===== SOURCE TEXT
Re: std.range.zip performance

2011-02-16 Thread spir

On 02/16/2011 03:36 AM, Andrei Alexandrescu wrote:

Initial: 58 seconds.

Eliminated the switch in popFront: 53s.

Replaced emplace with assignment: 23s.

Specialized emplace for non-struct types, reinserted: 23s.

Eliminated the loop in empty (replaced with return ranges[0].empty;): 17s.

I'm sure there are ways to further improve this, but there are a few
difficulties. Each pass through the loop the code must transport values from
the two arrays into a specific format and then distribute them for further
calculation. Then, upon each popFront two words must be touched because arrays
hold pointer+length, not pointer+pointer (as probably would be better since
ranges are around).


Nice analysis!


Bearophile, is clay's zip func lazy. Else, it could explain part of its 
performance, don't you think?


Denis


Re: std.range.zip performance

2011-02-16 Thread dennis luehring

Am 16.02.2011 10:25, schrieb spir:

On 02/16/2011 03:36 AM, Andrei Alexandrescu wrote:

 Initial: 58 seconds.

 Eliminated the switch in popFront: 53s.

 Replaced emplace with assignment: 23s.

 Specialized emplace for non-struct types, reinserted: 23s.
==========
===== PROVIDED RECORDS
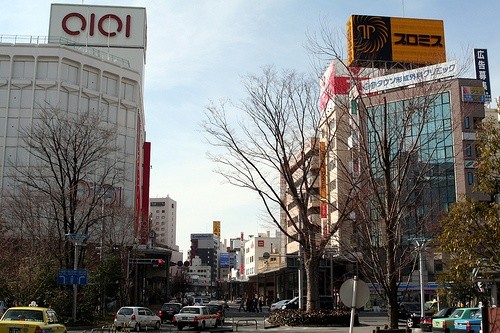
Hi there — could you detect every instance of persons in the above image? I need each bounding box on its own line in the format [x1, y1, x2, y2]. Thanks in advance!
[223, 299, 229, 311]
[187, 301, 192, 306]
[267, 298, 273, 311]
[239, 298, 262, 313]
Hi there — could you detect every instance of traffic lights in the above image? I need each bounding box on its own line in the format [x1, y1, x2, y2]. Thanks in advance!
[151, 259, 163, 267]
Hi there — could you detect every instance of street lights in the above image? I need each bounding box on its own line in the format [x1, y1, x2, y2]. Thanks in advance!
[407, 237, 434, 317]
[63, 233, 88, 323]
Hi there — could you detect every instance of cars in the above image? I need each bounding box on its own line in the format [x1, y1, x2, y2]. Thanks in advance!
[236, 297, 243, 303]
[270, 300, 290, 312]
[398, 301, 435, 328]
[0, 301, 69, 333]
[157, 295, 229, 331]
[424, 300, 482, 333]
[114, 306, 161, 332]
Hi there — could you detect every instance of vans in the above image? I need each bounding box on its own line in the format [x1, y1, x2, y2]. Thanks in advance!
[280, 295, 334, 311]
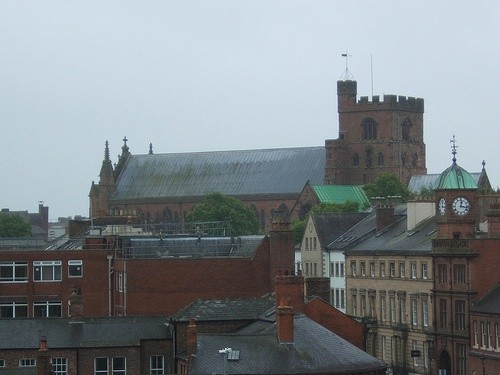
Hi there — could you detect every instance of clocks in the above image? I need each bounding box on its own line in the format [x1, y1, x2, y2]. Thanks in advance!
==========
> _SHORT TASK 1_
Render this sentence from the std.range.zip performance thread in Spanish: "Each pass through the loop the code must transport values from the two arrays into a specific format and then distribute them for further calculation."
> _SHORT TASK 2_
Duplicate, word for word, the stretch of the std.range.zip thread from "Eliminated the loop" through "ranges are around).".
Nothing in the listing is needed here.

> _WRITTEN ANSWER 1_
En cada pasada por el bucle, el código debe transportar valores de los dos arrays a un formato específico y luego distribuirlos para cálculos posteriores.

> _WRITTEN ANSWER 2_
Eliminated the loop in empty (replaced with return ranges[0].empty;): 17s.

I'm sure there are ways to further improve this, but there are a few
difficulties. Each pass through the loop the code must transport values from
the two arrays into a specific format and then distribute them for further
calculation. Then, upon each popFront two words must be touched because arrays
hold pointer+length, not pointer+pointer (as probably would be better since
ranges are around).